Sea surface temperatures in the Pacific Ocean are warmer than normal – El Niño conditions – which suppress rainfall in the eastern Amazon. The three regions at highest risk are Brazil states Maranhão, Mato Grosso and Pará. Meanwhile, sea surface temperatures in the tropical North Atlantic are average or cooler than average, keeping higher amounts of rainfall in the south and southwestern Amazon.
To check their model forecast, as the dry season has gotten underway, the researchers have compared their initial forecast with observations coming in from NASA’s precipitation satellite missions’ multisatellite datasets, as well as groundwater data from the joint NASA/German Aerospace Center Gravity Recovery and Climate Experiment (GRACE) mission.
This year’s fire risk comes on the heels of a severe drought in eastern and southeastern Brazil, where the satellite data showed a continued reduction in rainfall and a drawdown of groundwater associated with lower than normal precipitation. The amount of groundwater present is a good indicator of fire risk, said Morton, because the signal persists longer and holds the “memory” of water in the soil that is the main source of moisture for trees and vegetation. When ground and soil water are depleted, the region dries out and fire risk goes up.
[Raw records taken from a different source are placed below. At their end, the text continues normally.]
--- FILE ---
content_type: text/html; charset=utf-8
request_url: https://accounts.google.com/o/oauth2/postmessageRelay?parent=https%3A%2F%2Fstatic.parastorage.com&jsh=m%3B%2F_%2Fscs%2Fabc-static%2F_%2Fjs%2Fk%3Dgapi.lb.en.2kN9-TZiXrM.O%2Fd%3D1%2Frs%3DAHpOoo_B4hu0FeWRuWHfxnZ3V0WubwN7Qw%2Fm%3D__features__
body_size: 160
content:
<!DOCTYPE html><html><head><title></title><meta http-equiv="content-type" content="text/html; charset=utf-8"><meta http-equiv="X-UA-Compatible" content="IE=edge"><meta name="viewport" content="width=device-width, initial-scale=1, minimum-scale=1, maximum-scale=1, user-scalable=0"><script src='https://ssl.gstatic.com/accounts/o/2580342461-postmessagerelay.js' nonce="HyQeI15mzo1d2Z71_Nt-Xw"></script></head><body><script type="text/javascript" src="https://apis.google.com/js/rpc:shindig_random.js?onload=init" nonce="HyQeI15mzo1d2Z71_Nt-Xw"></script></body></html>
Each year since 2012, Chen, Randerson and Morton, with the support of the Gordon and Betty Moore Foundation, have issued an Amazon fire forecast for the east, west and southern parts of the basin. With the exception of 2013, their forecasts based on climate conditions have been fairly accurate, said Chen. They are currently investigating the climate conditions that led to overestimating fires – and other researchers to overestimate hurricanes – in 2013.
Increasingly, scientists and agencies in Peru and Brazil are incorporating this type of fire risk assessment into their regional planning for disaster responses. The forecasts provide an indication of the climate component of fire risk. However, fire risk may be underestimated in some frontier regions of Peru and Brazil where humans are likely to set intentional fires for clearing land for agriculture or deforestation.
This year, if the Pacific El Niño continues to strengthen, the team expects to see fire risk increase in the central Amazon, and they may issue a fire forecast for the northern Amazon basin for the first time.
“The seasonality of fires in northern Amazonia is different,” Morton said. Peak fire activity in the northern Amazon occurs in February and March, so sea surface temperatures three months earlier in October and November have the most influence on rainfall and fire risk. The last time strong El Niño conditions persisted that long was 1997.
“There were enormous fires in the ’97-’98 El Niño in Roraima,” said Morton. “That was part of what put fires in the Amazon on the scientific map.”
“If the El Niño continues to strengthen, that’s a region that we will be watching,” Morton said, adding that the link between El Niño conditions and fires in the Brazilian state of Roraima has been seen before in the historic record going back to 2000, as weaker El Niño events in 2002-2003 and 2006-2007 led to large increases in fire activity. “Roraima’s increase in fire risk during El Niño events is so consistent that you don’t need our model to know that the region will experience significant fire risk in 2015-2016.”